Print the line that contains "Is the point" and every line after it through the last line of the records below, exactly as written and nothing else.

-------- Task inputs --------

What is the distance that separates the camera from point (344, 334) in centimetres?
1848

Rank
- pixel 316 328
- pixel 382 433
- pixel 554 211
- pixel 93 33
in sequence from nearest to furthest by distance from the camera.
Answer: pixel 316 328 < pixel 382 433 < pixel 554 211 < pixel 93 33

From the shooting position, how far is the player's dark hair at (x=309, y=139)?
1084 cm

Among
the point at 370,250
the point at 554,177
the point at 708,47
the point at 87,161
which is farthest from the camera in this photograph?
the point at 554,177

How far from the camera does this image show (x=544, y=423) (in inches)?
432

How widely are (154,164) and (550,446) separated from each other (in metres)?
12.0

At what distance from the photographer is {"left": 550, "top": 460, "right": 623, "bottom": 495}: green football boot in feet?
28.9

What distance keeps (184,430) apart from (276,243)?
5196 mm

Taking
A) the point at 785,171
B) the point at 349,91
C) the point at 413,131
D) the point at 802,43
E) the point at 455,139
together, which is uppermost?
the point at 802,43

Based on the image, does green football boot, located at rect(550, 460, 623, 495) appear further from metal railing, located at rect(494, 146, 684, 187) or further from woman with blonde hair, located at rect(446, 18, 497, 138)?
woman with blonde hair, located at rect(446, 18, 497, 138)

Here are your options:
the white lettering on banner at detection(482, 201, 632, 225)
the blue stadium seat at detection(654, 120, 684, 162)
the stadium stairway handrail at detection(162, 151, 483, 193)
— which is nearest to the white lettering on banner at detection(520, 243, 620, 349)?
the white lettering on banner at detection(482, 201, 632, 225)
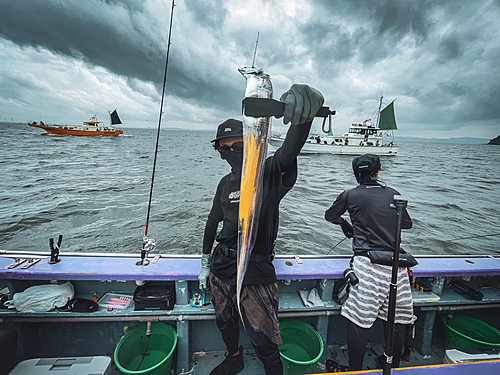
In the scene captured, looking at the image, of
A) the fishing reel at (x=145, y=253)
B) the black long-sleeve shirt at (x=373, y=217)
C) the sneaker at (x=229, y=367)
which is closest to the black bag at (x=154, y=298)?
the fishing reel at (x=145, y=253)

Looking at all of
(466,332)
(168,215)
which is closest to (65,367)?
(466,332)

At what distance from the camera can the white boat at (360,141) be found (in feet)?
112

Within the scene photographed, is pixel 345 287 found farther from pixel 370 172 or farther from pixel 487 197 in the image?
pixel 487 197

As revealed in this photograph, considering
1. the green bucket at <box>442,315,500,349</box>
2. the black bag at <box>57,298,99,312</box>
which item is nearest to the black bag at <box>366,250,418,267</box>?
the green bucket at <box>442,315,500,349</box>

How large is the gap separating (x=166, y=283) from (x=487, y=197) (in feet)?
57.4

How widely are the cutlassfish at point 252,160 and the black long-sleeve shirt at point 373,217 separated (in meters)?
1.55

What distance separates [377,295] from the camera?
222cm

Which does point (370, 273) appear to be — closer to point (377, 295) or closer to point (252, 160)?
point (377, 295)

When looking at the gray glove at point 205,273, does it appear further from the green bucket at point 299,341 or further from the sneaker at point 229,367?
the green bucket at point 299,341

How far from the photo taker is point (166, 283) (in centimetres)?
250

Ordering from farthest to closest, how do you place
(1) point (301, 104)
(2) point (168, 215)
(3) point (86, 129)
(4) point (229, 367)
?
(3) point (86, 129)
(2) point (168, 215)
(4) point (229, 367)
(1) point (301, 104)

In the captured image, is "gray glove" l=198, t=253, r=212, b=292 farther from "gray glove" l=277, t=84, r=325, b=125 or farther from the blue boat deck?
"gray glove" l=277, t=84, r=325, b=125

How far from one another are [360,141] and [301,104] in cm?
3998

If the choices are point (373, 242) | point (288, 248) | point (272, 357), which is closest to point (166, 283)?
point (272, 357)
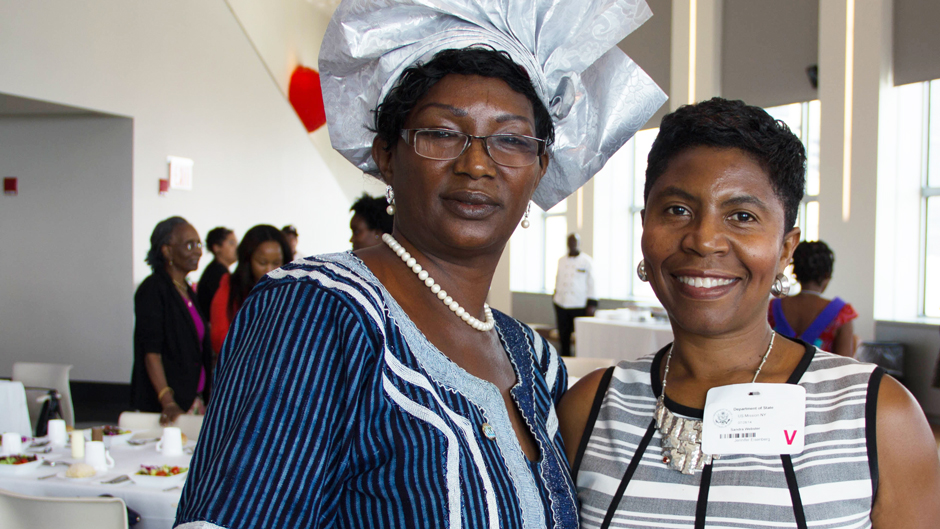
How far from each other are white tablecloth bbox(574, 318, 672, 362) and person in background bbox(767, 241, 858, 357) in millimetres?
2275

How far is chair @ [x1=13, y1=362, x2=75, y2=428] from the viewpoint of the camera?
437cm

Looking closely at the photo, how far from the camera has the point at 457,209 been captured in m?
1.15

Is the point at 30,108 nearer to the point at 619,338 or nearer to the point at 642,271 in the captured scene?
the point at 619,338

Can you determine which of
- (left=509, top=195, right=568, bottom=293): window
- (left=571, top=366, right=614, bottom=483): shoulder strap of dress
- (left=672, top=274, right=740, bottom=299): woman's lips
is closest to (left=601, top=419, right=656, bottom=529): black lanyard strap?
(left=571, top=366, right=614, bottom=483): shoulder strap of dress

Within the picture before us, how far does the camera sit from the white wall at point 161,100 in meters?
6.10

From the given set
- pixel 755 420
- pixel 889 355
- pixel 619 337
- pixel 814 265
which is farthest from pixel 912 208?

--------

• **Reply**
Is the point at 30,108 nearer to the point at 619,338 or nearer to the point at 642,271 in the captured scene?
the point at 619,338

Can you determine which of
- (left=509, top=195, right=568, bottom=293): window
- (left=571, top=366, right=614, bottom=483): shoulder strap of dress
- (left=672, top=274, right=740, bottom=299): woman's lips
is closest to (left=601, top=419, right=656, bottom=529): black lanyard strap?
(left=571, top=366, right=614, bottom=483): shoulder strap of dress

Within the picture before us, how far does the camera sit from the white wall at point 161,100 in meters?
6.10

From the given set
- pixel 755 420
- pixel 889 355
- pixel 619 337
- pixel 814 265
which is farthest from pixel 912 208?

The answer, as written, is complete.